**短い課題 A**
剪断応力度についての本文では、断面の平面からのズレを何と呼んでいますか。
**短い課題 B**
剪断応力度についての本文の「初学者が構造力学を勉強して構」から「にして扱い易くしたものです。」までを、一字も変えずにそのまま繰り返して書いてください。

---------- 提示本文

5.2.4剪断応力度と剪断歪みは理解し難い力学量である

 初学者が構造力学を勉強して構造物の設計法を理解しようとするとき、軸力・曲げモーメントは、感覚的に納得できますが、剪断力・剪断応力度・剪断歪みとなると混乱が起こります。柱や梁の応力と変形を扱うときの仮定は、最初に平面であった断面が、変形後も平面を保つ「平面保持」と、「応力度は歪みに比例する」の二つを使います。剪断応力度を考えると、平面保持の仮定は成り立ちません(図5.4)。平面からのズレのことをソリ(反り)と言い、この大きさは剪断力に比例します。梁の長手方向に剪断力が一定であると、ソリは長手方向に一定になりますので、いわば紙のソーサー(お皿)を重ねたようになっています。しかし、横桁が取り付いている個所のように、剪断力が変化する個所の前後では、左右のソリが合いませんので、その相対的は差に相当する軸方向の歪みが発生します。そして、この歪みに比例した軸応力度が発生します(図5.5)。しかし、この応力度は全体として局部的に釣合っていますので、剪断応力度が変化する個所から離れれば無視できます。これをサンブナンの法則と言います。したがって、この局部応力度は、許容応力度を決めた安全率の範囲で消化できるとします。実践的な設計法では、剪断力が大きくなる個所の断面計算を有効幅の提案の形にして扱い易くしたものです。

--------------------
---------- 与えられた行

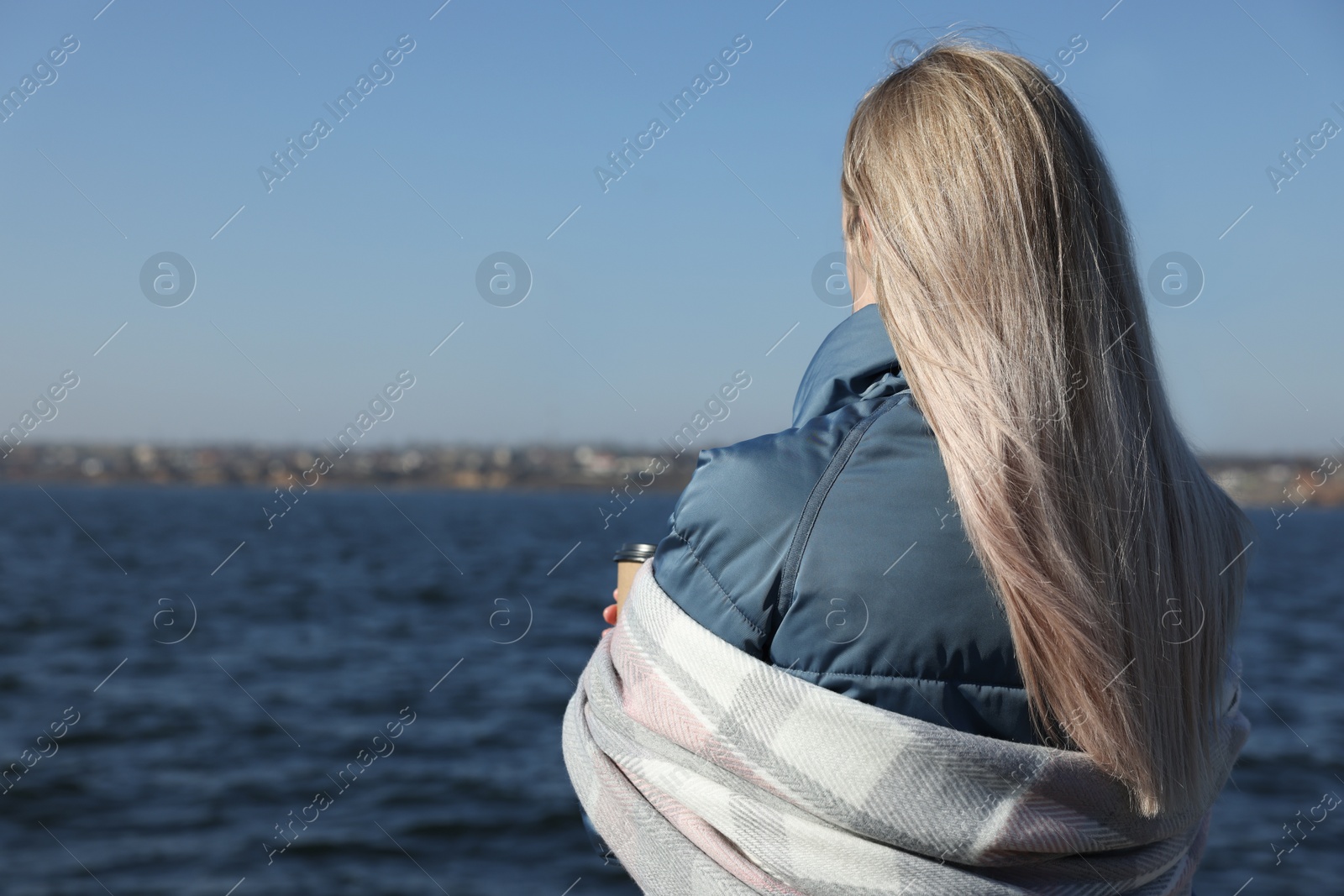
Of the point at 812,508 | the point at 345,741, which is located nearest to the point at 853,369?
the point at 812,508

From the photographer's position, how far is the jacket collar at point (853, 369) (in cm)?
124

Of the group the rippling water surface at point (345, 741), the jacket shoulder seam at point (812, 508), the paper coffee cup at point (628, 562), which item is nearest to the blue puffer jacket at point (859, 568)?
the jacket shoulder seam at point (812, 508)

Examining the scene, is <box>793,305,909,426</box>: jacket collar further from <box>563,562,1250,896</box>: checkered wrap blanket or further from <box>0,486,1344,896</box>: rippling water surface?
<box>0,486,1344,896</box>: rippling water surface

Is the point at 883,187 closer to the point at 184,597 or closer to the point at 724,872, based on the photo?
the point at 724,872

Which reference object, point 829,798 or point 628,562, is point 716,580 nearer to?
point 829,798

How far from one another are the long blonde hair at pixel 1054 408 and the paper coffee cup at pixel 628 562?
56cm

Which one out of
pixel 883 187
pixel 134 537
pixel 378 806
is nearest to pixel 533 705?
pixel 378 806

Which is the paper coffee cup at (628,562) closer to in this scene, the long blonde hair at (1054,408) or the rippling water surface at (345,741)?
the long blonde hair at (1054,408)

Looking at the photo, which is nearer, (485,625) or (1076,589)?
(1076,589)

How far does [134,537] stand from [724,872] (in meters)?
48.2

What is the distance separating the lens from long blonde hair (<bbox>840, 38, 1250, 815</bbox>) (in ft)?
3.67

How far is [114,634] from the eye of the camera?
17.8m

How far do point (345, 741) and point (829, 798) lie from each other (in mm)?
10393

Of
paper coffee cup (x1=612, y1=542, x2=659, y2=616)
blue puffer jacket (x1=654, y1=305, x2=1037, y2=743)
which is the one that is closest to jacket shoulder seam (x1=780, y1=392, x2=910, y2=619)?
blue puffer jacket (x1=654, y1=305, x2=1037, y2=743)
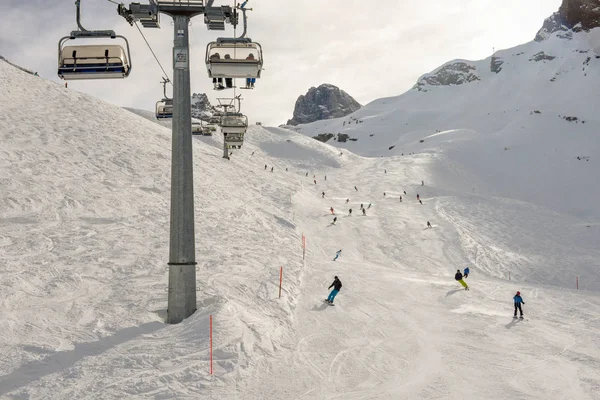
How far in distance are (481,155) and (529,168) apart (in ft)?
28.1

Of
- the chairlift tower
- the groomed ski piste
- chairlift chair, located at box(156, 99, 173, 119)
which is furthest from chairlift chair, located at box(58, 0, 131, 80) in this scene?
chairlift chair, located at box(156, 99, 173, 119)

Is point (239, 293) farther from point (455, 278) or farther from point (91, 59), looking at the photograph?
point (455, 278)

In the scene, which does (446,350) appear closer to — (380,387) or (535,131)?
(380,387)

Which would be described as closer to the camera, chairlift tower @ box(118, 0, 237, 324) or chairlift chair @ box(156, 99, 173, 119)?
chairlift tower @ box(118, 0, 237, 324)

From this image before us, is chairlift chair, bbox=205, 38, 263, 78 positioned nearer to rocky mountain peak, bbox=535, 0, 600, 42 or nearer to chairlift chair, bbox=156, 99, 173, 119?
chairlift chair, bbox=156, 99, 173, 119

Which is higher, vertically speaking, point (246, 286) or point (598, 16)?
point (598, 16)

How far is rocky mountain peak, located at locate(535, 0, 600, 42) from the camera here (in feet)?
474

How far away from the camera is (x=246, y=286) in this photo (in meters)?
14.6

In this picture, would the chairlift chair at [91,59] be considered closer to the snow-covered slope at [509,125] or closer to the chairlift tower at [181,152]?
the chairlift tower at [181,152]

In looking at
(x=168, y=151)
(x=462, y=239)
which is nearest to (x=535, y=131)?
(x=462, y=239)

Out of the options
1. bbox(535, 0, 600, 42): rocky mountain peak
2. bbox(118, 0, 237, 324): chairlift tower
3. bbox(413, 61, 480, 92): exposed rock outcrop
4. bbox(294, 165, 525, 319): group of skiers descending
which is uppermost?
bbox(535, 0, 600, 42): rocky mountain peak

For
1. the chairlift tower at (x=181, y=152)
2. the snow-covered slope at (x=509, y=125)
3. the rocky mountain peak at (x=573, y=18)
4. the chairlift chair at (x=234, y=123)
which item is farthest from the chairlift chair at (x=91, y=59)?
the rocky mountain peak at (x=573, y=18)

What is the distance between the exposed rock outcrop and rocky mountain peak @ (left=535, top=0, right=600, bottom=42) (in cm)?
2876

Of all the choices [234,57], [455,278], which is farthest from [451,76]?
[234,57]
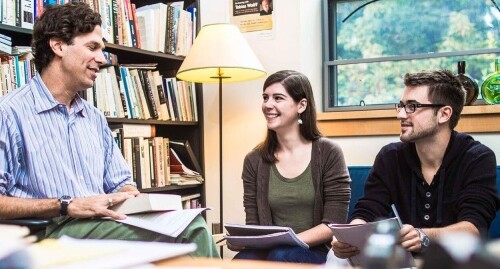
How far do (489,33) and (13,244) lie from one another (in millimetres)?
2525

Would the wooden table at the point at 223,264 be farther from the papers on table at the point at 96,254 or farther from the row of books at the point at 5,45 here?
the row of books at the point at 5,45

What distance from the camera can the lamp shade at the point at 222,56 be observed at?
2514 mm

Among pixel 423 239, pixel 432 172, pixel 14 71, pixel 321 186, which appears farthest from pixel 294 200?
pixel 14 71

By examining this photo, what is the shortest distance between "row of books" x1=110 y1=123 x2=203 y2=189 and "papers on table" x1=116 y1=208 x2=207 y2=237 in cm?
95

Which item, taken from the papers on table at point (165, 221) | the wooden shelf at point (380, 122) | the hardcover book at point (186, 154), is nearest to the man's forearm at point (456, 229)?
the papers on table at point (165, 221)

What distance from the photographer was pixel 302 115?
7.43 feet

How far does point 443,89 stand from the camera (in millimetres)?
1873

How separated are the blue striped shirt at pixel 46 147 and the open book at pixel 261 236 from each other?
1.70ft

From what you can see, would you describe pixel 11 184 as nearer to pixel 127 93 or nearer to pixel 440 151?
pixel 127 93

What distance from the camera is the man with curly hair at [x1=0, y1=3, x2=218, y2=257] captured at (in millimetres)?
1579

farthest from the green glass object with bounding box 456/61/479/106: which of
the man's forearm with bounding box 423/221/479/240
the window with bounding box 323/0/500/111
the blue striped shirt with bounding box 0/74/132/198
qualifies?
the blue striped shirt with bounding box 0/74/132/198

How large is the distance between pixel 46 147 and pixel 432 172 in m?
1.27

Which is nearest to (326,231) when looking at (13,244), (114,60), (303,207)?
(303,207)

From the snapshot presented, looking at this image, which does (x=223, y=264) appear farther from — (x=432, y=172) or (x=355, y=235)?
(x=432, y=172)
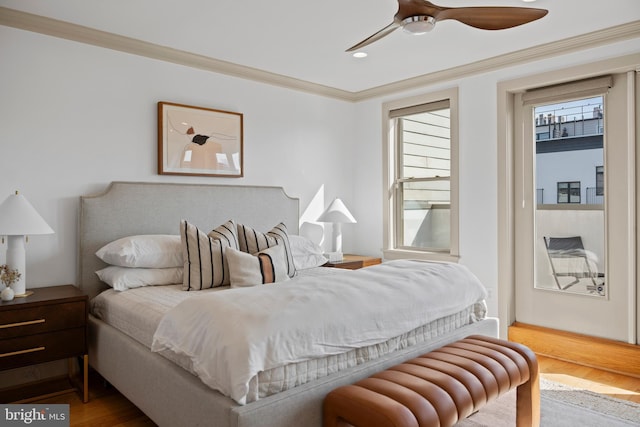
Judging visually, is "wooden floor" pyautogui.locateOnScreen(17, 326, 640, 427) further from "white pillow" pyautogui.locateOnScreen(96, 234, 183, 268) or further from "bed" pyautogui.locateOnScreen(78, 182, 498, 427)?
"white pillow" pyautogui.locateOnScreen(96, 234, 183, 268)

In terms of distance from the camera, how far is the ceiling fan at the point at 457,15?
88.7 inches

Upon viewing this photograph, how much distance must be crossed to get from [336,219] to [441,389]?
2.82 m

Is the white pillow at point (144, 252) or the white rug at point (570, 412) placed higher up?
the white pillow at point (144, 252)

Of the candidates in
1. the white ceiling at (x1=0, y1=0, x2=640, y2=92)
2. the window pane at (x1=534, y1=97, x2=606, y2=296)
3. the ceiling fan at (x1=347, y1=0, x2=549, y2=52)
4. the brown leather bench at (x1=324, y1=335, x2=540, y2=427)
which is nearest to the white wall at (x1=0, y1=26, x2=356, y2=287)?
the white ceiling at (x1=0, y1=0, x2=640, y2=92)

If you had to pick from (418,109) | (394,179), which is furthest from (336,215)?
(418,109)

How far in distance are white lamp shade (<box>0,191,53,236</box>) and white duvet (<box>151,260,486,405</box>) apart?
1.25m

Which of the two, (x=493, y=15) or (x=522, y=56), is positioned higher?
(x=522, y=56)

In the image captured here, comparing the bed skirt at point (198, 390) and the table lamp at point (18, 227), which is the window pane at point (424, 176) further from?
the table lamp at point (18, 227)

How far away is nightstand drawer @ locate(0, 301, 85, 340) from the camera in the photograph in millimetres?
2588

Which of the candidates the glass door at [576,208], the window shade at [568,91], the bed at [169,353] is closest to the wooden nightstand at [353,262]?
the bed at [169,353]

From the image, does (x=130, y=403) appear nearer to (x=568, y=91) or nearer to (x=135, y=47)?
(x=135, y=47)

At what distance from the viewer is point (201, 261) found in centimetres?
302

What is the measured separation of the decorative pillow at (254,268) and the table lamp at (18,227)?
1164 millimetres

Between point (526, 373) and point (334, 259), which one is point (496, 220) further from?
point (526, 373)
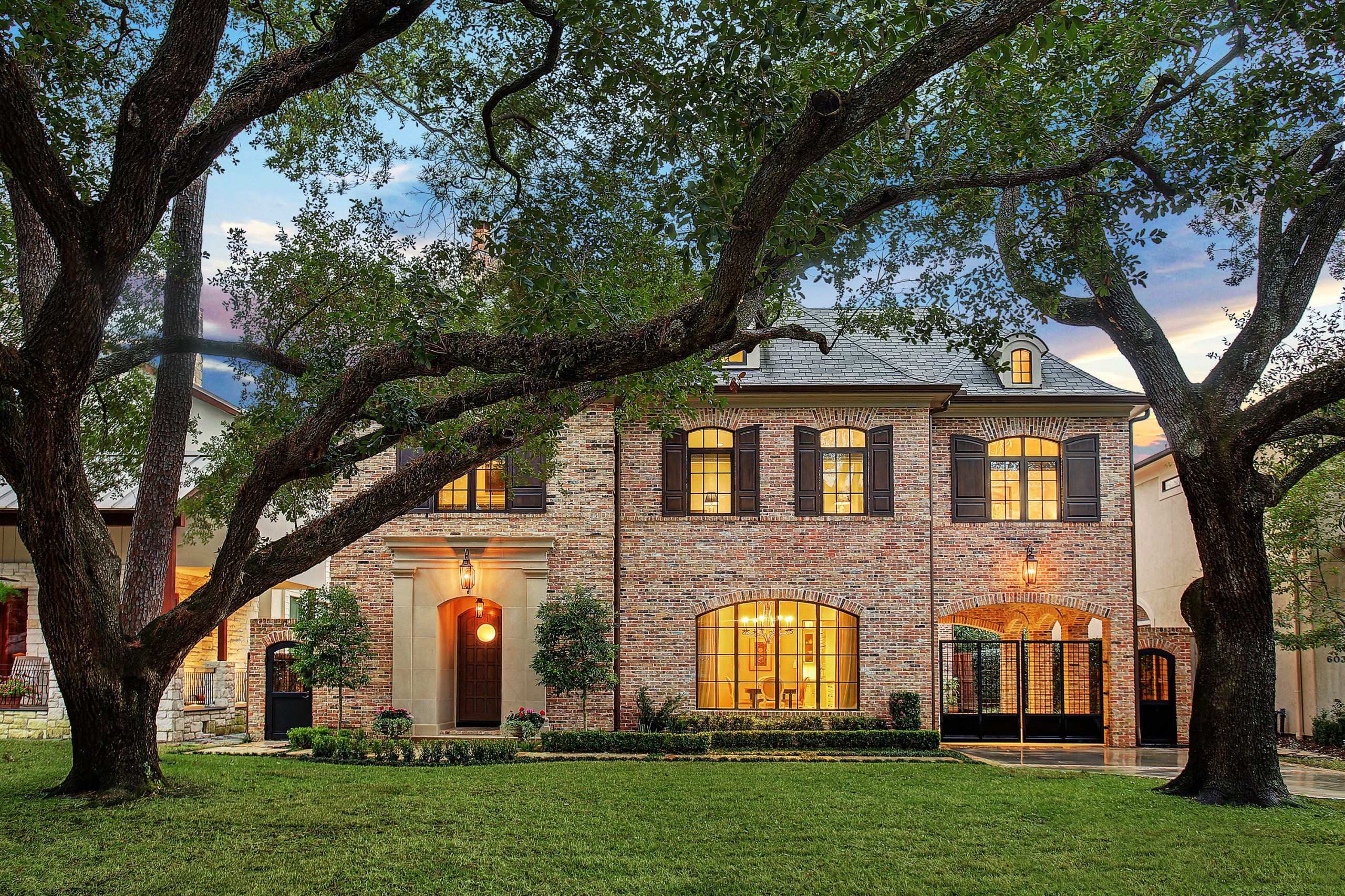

--------------------

**記述回答 A**
ソリ(反り)と呼んでいます。

**記述回答 B**
初学者が構造力学を勉強して構造物の設計法を理解しようとするとき、軸力・曲げモーメントは、感覚的に納得できますが、剪断力・剪断応力度・剪断歪みとなると混乱が起こります。柱や梁の応力と変形を扱うときの仮定は、最初に平面であった断面が、変形後も平面を保つ「平面保持」と、「応力度は歪みに比例する」の二つを使います。剪断応力度を考えると、平面保持の仮定は成り立ちません(図5.4)。平面からのズレのことをソリ(反り)と言い、この大きさは剪断力に比例します。梁の長手方向に剪断力が一定であると、ソリは長手方向に一定になりますので、いわば紙のソーサー(お皿)を重ねたようになっています。しかし、横桁が取り付いている個所のように、剪断力が変化する個所の前後では、左右のソリが合いませんので、その相対的は差に相当する軸方向の歪みが発生します。そして、この歪みに比例した軸応力度が発生します(図5.5)。しかし、この応力度は全体として局部的に釣合っていますので、剪断応力度が変化する個所から離れれば無視できます。これをサンブナンの法則と言います。したがって、この局部応力度は、許容応力度を決めた安全率の範囲で消化できるとします。実践的な設計法では、剪断力が大きくなる個所の断面計算を有効幅の提案の形にして扱い易くしたものです。